On the other side of the political spectrum, divisions arise too. Two Democrat senators, Ron Wyden and Mark Udall (left-wing) appeared worrisome and requested that the government reveal more about its practices in data-gathering. On the contrary, Dianne Feinstein (moderate), the Democrat chairwoman of the Senate Intelligence Committee, said that the programmes were “within the law”, that they were part of the government’s obligation of keeping Americans safe, which was something that human intelligence was not going to do. On the same note, President Obama defended the programme through his White House chief of staff, Dennis McDonough, by saying that the “President doesn’t think the program has violated privacy”. To top it all, a bipartisan group of eight senators has introduced legislation that requires the government to detail its understanding of the laws that permit such an extensive surveillance.
Why the division?
First and foremost, as shown above, the division within the American electorate can be explained by political allegiance and the in power/in opposition antagonism which might push towards certain “by default” attitudes. While this would explain the polarization, the slight leaning towards disapproval could be influenced by the decisive bulk of Independents guarding their skepticism towards PRISM.

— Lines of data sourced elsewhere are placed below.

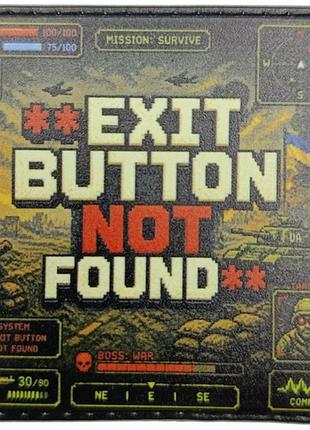 Шеврон exit button not found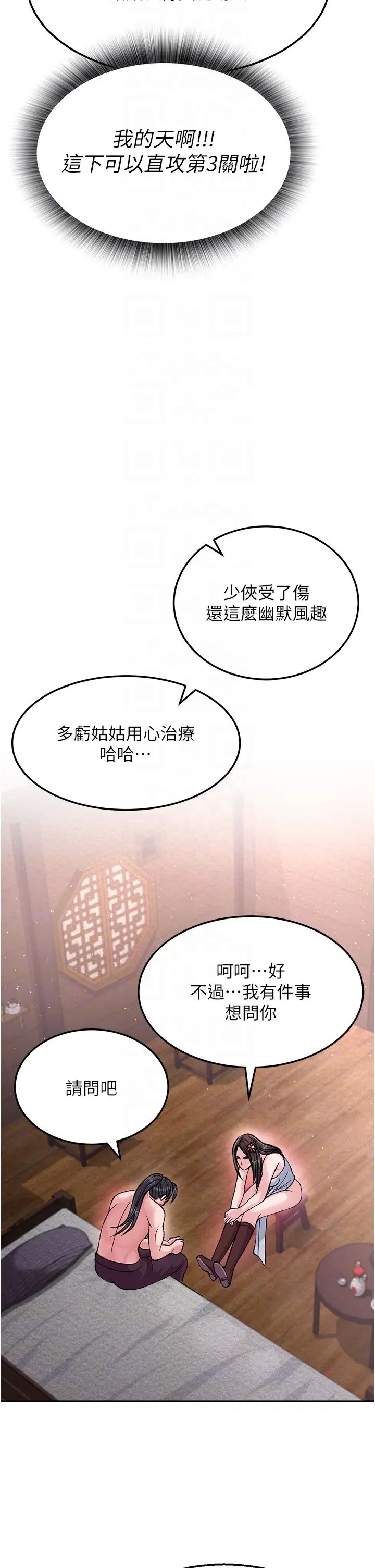色鵰英雄传:一捅天下第8话-姑姑,我好难受!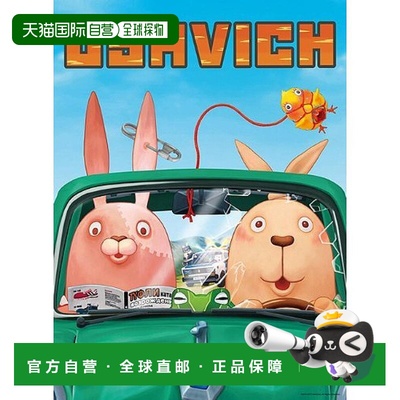 【日本直邮】Beverly拼图贝弗利监狱兔500个驱动35-33135-331益智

Nevertheless, without the leadership of the higher ranking representatives which are themselves facing intra-partisan divisions, one can understand why the electorate is still hesitant in forming an overwhelming majority over the issue. After years of leading a “war against terror”, the conservative leaning Americans who agree with the surveillance scheme may embrace the idea that exceptional times demand exceptional measures. Also, what might be regarded as the US government’s “salami tactics”, might have made even the most exceptional measures seem somehow normal and not shocking to those Americans agreeing with them in general terms. From this standpoint, PRISM could and should act like a cold shower that puts the fight against terrorism back into perspective.

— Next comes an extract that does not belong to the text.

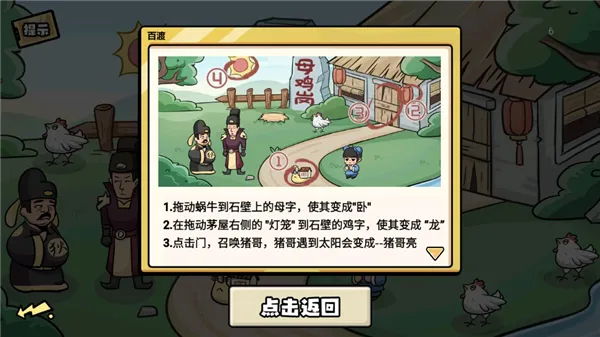�޵�����2026�ٷ����°汾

Unfortunately, however, it would be too optimistic to believe that the programme will suddenly come to a halt. Most probably PRISM will stir a much needed heated debate, will provoke numerous congressional hearings and, in the best of cases, create a clear majority in the electorate that will demand some limits be put to the surveillance. Nevertheless, once the limits of privacy have been breached, one must not expect miracles either – any downsize of PRISM would look like a success compared to the nowadays breadth of the scheme, but, as long as the programme stays in place, some doubts will always arise as to its methods.